====== Text block

# What vise to purchase



## griffib (Oct 3, 2009)

I'm just starting out and looking forward to tying. Can someone recommend a good vise/tools etc.

Thanks


----------



## Troutlord1 (Jun 6, 2007)

I would recommend getting a starter kit and tying up a few dozen to see if you really do enjoy tying then tie a few dozen more,get your skills up then get a better vise.No sense in buying a top o the line vise then find out its not your thing. But if at this point you have already decided that you are sure you like it check out vises by Renzetti, Dynaking or Griffith just to name a few. Also what will you be tying most..?? large streamers,dry flies and nymphs, bass bugs etc. Go into a good fly shop and tell them what you would most likely be tying and they could help you. I myself own 2 renzettis and love em and I am a commercial tier and a former fly shop worker and tying instructor.
Pm me if you need any help
TroutLord1) Tom


----------



## Rumajz (Dec 29, 2005)

I really like my Renzetti traveler. Just try a couple in a fly shop and decide what feels better for you.


----------



## Brown duck (Dec 16, 2005)

If I had an unlimited budget, I'd get a DynaKing Barracuda, #2 choice would be a Renzetti. I have a Danvice - about $80 and will suit most. This is not my first vice, however - I first had the cheap vices that came in kits and learned to tie and learned that I liked it. 

Like I said, with an unlimited budget, I'd get the Barracuda - in the meantime, I'll use that money for tying supplies!


----------



## ESOX (Nov 20, 2000)

The choice of vice depends upon what size you will be tying. I like my Griffin Montana Mongoose, but I seldom tie smaller than #14.


----------



## turtlehead (Oct 26, 2004)

I'll also vote Renzetti. Have had it for years and tie everything from huge streamers down to about 18s.


----------



## Jackster1 (Aug 17, 2001)

Renzetti... hands down! They originated and patented the true rotary tying vice. Some of the other vice manufacturers had to pay Renzetti royalties for ripping-off their idea and major design.

============
====== Data

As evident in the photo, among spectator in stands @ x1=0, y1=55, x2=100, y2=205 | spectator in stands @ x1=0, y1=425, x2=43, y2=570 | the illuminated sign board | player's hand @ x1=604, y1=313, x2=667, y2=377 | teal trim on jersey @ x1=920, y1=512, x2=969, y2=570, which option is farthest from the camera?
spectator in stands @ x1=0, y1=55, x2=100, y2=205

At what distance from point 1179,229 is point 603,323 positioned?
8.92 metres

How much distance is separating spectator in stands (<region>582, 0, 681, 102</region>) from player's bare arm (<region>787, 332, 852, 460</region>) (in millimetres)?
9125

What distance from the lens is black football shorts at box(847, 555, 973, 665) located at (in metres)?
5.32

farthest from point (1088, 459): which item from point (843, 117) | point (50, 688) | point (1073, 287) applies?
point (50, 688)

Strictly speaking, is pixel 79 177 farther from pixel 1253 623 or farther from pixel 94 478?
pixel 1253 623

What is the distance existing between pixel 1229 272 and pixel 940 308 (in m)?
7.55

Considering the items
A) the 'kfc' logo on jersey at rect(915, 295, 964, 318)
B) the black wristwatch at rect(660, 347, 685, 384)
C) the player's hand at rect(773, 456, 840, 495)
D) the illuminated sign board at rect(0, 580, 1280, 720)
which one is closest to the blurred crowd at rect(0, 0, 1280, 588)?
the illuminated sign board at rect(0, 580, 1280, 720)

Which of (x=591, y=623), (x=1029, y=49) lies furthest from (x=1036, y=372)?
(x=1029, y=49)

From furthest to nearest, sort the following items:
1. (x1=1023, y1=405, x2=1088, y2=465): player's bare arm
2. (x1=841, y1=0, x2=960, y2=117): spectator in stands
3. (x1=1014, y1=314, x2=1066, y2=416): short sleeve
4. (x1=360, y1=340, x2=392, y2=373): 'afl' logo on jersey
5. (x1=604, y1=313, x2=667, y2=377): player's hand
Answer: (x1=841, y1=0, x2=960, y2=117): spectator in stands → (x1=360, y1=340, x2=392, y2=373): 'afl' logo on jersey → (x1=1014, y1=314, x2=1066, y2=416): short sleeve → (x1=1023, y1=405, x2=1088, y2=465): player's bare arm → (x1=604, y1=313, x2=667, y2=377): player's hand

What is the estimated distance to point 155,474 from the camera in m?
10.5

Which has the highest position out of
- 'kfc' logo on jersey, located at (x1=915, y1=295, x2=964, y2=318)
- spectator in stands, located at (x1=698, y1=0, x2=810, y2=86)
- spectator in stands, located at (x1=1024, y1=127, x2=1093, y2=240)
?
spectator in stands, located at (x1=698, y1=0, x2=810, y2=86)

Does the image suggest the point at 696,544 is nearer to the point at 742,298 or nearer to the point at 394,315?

============

Task list:
1/ In the vise thread, do these statements agree with it? (a) Brown duck's first vise was a Danvice. (b) ESOX seldom ties flies smaller than #14. (c) turtlehead ties with a Renzetti from huge streamers down to about 18s. Answer yes or no for each, quoting the deciding words.
2/ Please carry the vise thread on from its final sentence, keeping the same casual forum voice.

Results of the tasks:
1/
(a) No: "This is not my first vice, however - I first had the cheap vices that came in kits"
(b) Yes: "I seldom tie smaller than #14."
(c) Yes: "I'll also vote Renzetti. Have had it for years and tie everything from huge streamers down to about 18s."

2/
The Traveler 2200 also gets my vote but being a lucky dawg with a wife who was convinced by a now gone Michigan fly shop owner I couldn't get along without a Presentation for Christmas many moons ago, I have the vice that will last me until the end.


----------



## Chromedoggy (Mar 25, 2007)

I've tied for years on Renzetti and love them.
I do think there is a new Regal and Dyna King Barracuda in my near future!


----------



## Shoeman (Aug 26, 2000)

Another vote for the Presentation

Tied from saltwater bugs (2/0) all the way down to 22's for trout with the original jaws. Payed for itself numerous times


----------



## DHise (Jun 2, 2008)

Take a look at HMH, Regal or Renzetti. If you want the best vise made get a LAW Bench Vise.

DR. Slick tool sets are a great value


----------



## PunyTrout (Mar 23, 2007)

The Renzetti Traveler is the best for all around value, but I still think the Nor-vise rules in the long run.


----------



## tommytubular (Jan 25, 2002)

I truly love my anvil atlas... great customer service and awesome scissors too.

Here is a link to a comparison done buy vise and price range... 

http://www.flyfisherman.com/ftb/hwvise/index29.html

My next vise will be a regal... not that I plan to give up my anvil


----------



## Dave (Mar 31, 2000)

You want to get a true rotary vise like Renzetti, Peak there are others in the market. They are all fantastic. My self, I use Renzetti. I have had it for almost 35 years. Good luck and tight lines.....


----------



## griffib (Oct 3, 2009)

Thanks to everyone for the information. I picked up a Renzetti Traveler today.


----------



## gunrod (Jan 16, 2001)

griffib said:


> Thanks to everyone for the information. I picked up a Renzetti Traveler today.


Congrats. It's a nice all round vise. I think you will find it serves you nicely.


----------



## MSUICEMAN (Jan 9, 2002)

i agree with pat, good vise! i have one as well as a lot of people i know and haven't had any real issues to speak of. i do like a heavy base or using a c-clamp thuogh rather than the relatively light base that came with mine.


----------



## esoxfly (Oct 16, 2009)

The Traveler is a great vise. I bought one for my Dad. Renzetti makes a great product. 

I'm a Barracuda user myself, but if not in a Dynaking, I'd be in a Renzetti.


----------



## twoblacklabs (Mar 1, 2008)

Seems to be three schools of thought for vices in this area:

Renzetti
DynaKing
Regal
But I tend to buck the system (grin)

I personally seldom use the True Rotary feature however I really like being able to rotate and even "Spin" my fly while tying. Cost is always an issue for me and so is durability. After HOURS of research and countless reviews and opinions online, I just replaced my Renzetti Knockoff with the Anvil Apex. I love it. While not "True Rotary" (meaning the hook does not stay perfectly midline while rotating about the axis) it is a rotary vise. I can spin, palmer, rotate to view, etc. If one is looking for a solid hold for midges to deer hair bass plugs, under $100, pedistal and c-clamp, you can't beat this vise. It's solid as a rock and there is NO play in the components.

Good Luck.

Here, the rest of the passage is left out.